* **Exercise aim**:
Leaving out the pictures, output the lines from the one that contains "3 Piece Painting" through the end of the material, exactly as they stand.

# # # #

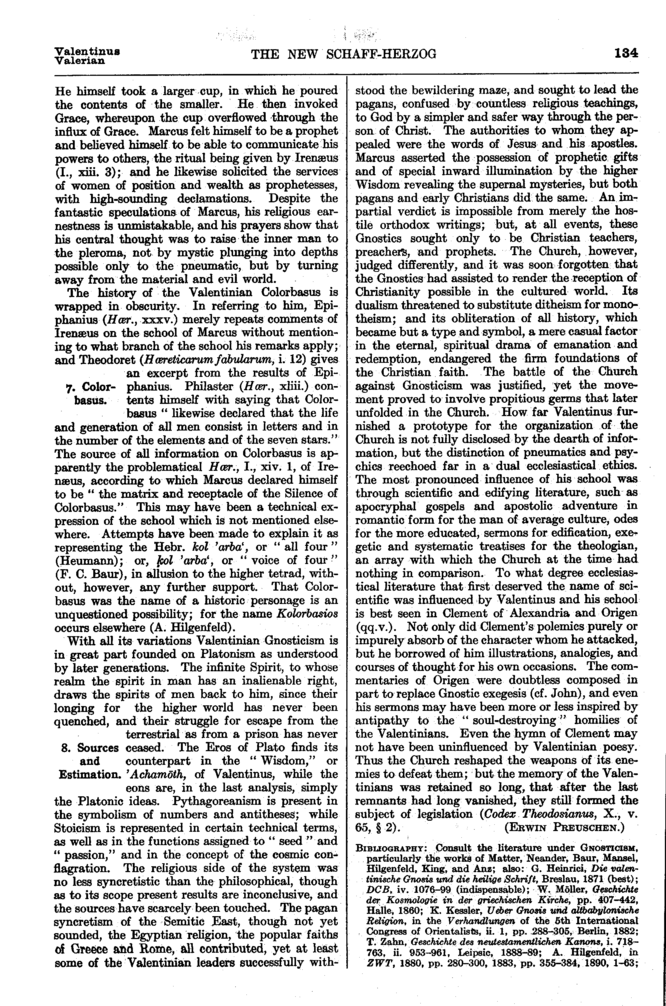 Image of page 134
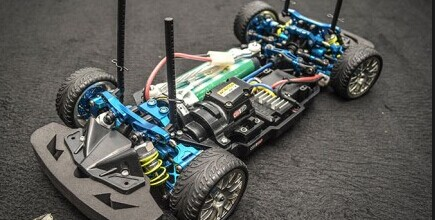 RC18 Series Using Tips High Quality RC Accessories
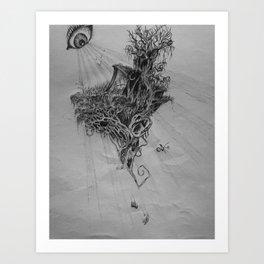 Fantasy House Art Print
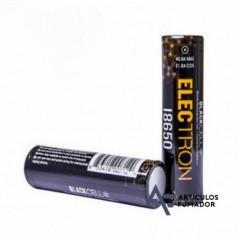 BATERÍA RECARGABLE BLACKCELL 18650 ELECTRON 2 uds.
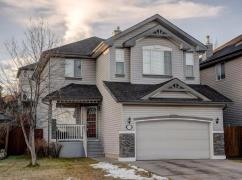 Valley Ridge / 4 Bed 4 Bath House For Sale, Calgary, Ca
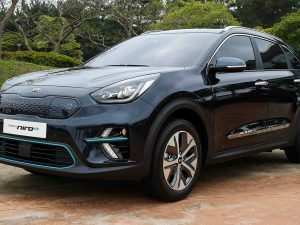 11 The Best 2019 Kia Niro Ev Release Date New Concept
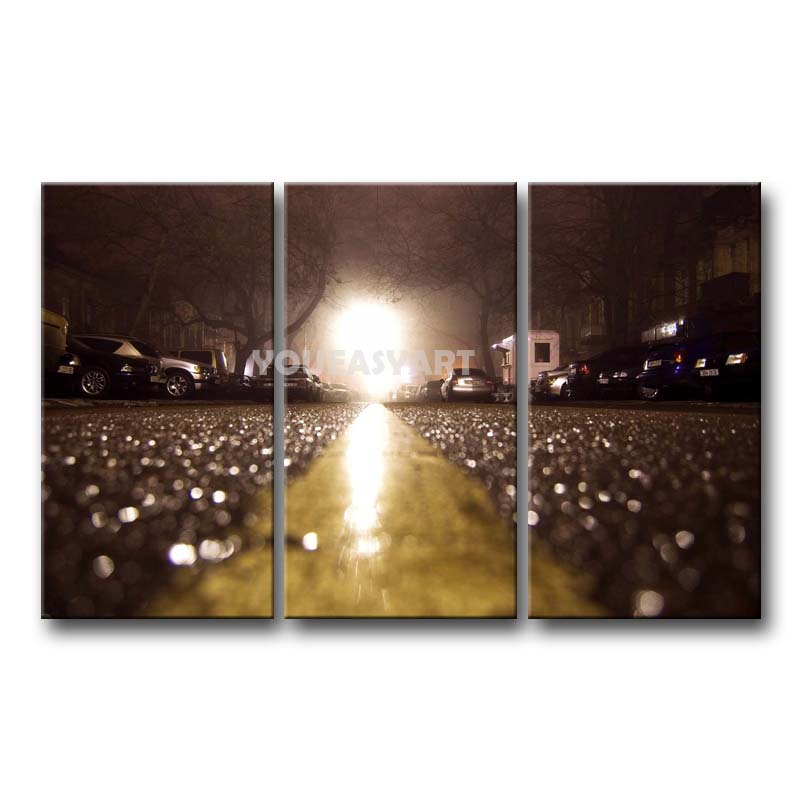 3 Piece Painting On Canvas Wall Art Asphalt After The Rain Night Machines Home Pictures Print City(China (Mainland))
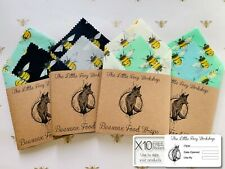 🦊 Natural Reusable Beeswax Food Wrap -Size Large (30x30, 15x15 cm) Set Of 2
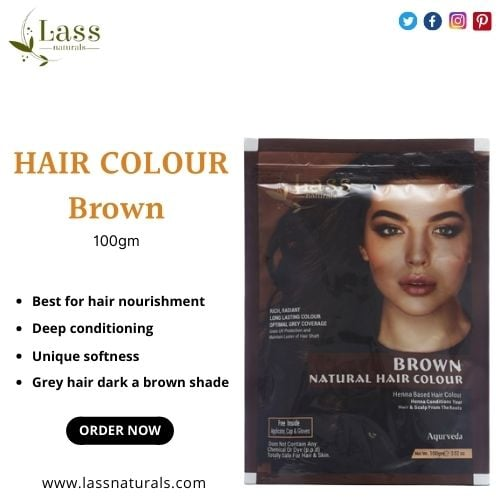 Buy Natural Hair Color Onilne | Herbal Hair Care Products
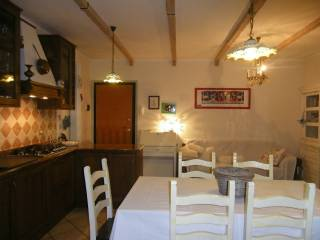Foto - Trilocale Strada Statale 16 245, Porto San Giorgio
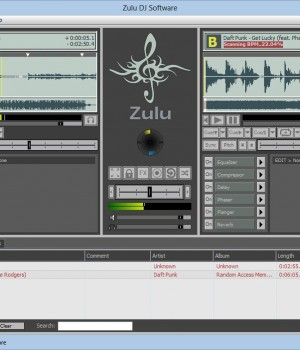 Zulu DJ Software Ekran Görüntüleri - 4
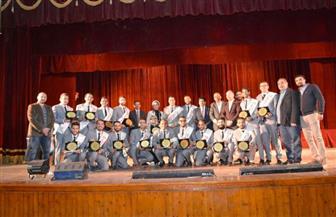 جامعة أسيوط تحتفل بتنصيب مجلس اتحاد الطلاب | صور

# # # #

* **Task result**:
 3 Piece Painting On Canvas Wall Art Asphalt After The Rain Night Machines Home Pictures Print City(China (Mainland))
 🦊 Natural Reusable Beeswax Food Wrap -Size Large (30x30, 15x15 cm) Set Of 2
 Buy Natural Hair Color Onilne | Herbal Hair Care Products
Foto - Trilocale Strada Statale 16 245, Porto San Giorgio
 Zulu DJ Software Ekran Görüntüleri - 4
 جامعة أسيوط تحتفل بتنصيب مجلس اتحاد الطلاب | صور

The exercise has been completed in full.